‘Tully’ deftly portrays the dark side of motherhood


Andy Moser

Charlize Theron has taken on a diverse range of roles over the course of her career—a gritty rebellious heroine (Mad Max: Fury Road), infamous serial killer Aileen Wuornos (Monster), and a smooth-talking badass secret agent (Atomic Blonde), to name a few. In Tully, she’s Marlo, an utterly exhausted mom doing her best to manage life with a family of three.

With Marlo’s noted history of depression, her brother (Mark Duplass) gives her the number of a night nanny named Tully (Mackenzie Davis) to help take care of her new baby and allow her to get some rest. The situation is a little weird to Marlo at first, but she comes around fairly quickly after she realizes that Tully is a superhero and a godsend. Tully helps fulfill all of Marlo’s “supermom” fantasies. She bakes cupcakes for her kids’ school, cleans the house and takes great care of Marlo’s new baby daughter. Meanwhile, Marlo is rejuvenated after finally getting the sleep she needs, but there’s something about Tully that seems so familiar yet so foreign that Marlo will need to identify in order to get through life without her.

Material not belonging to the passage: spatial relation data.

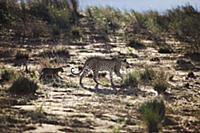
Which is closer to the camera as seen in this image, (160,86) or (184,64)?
(160,86)

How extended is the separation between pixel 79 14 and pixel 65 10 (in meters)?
1.73

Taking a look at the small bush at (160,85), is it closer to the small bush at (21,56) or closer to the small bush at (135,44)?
the small bush at (21,56)

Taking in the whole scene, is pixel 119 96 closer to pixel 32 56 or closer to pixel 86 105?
pixel 86 105

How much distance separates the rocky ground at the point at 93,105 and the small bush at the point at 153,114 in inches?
7.3

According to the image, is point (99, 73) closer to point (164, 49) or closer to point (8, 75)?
point (8, 75)

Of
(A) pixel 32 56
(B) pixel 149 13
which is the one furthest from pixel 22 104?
(B) pixel 149 13

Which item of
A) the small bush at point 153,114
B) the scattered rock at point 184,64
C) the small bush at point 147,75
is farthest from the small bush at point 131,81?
the scattered rock at point 184,64

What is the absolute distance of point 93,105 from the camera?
13.6 meters

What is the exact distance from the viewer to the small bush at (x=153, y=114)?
1110cm

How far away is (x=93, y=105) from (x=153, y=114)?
8.42 feet

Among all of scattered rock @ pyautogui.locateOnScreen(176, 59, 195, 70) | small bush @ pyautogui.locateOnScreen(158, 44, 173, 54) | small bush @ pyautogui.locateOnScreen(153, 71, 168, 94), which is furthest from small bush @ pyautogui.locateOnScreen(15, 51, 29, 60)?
small bush @ pyautogui.locateOnScreen(158, 44, 173, 54)

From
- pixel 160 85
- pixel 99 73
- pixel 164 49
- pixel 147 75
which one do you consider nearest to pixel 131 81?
pixel 160 85

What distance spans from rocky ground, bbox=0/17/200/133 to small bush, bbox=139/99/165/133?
185mm

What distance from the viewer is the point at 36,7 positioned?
1223 inches
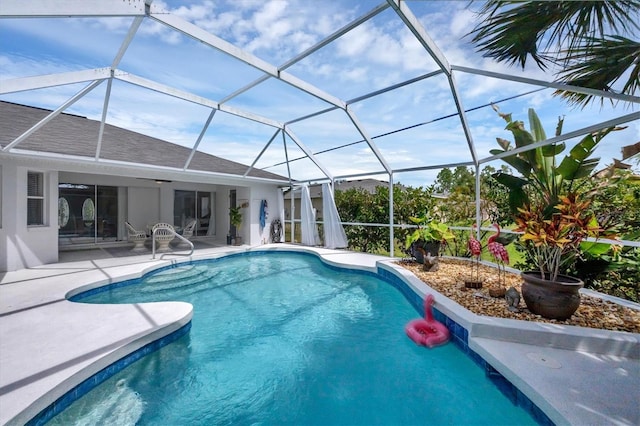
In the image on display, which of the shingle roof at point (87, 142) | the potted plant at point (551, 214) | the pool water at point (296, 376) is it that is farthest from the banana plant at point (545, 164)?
the shingle roof at point (87, 142)

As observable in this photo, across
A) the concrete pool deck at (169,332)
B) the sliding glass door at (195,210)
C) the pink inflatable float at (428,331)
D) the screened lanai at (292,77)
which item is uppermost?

[embedyt] https://www.youtube.com/watch?v=e5D3O4yCmCg[/embedyt]

The film, directed by Jason Reitman and written by Diablo Cody (Juno, Young Adult) thoughtfully tackles the often-experienced-but-rarely-depicted ugliness of motherhood. Marlo is tired. All the time. She’s stressed beyond belief, and she begins to fear the repetitive sameness of her life. She becomes hyper aware of her age and dearly misses her youthful eccentricity. This version of being a mom has gotten the pop culture treatment in recent years, which, while empowering to see in mainstream media, can sometimes neglect how damaging overextension can be without proper care from others and from the self.

Tully doesn’t shy away, and instead shines a harrowing spotlight on postpartum depression. Marlo is a supermom, but that doesn’t mean she has to do everything alone, and it certainly doesn’t mean she doesn’t get to ask for help. Theron, as great as she’s ever been, embodies the darkness and the light to show that we are always more powerful than we may believe, and that strength doesn’t have to exist without relief.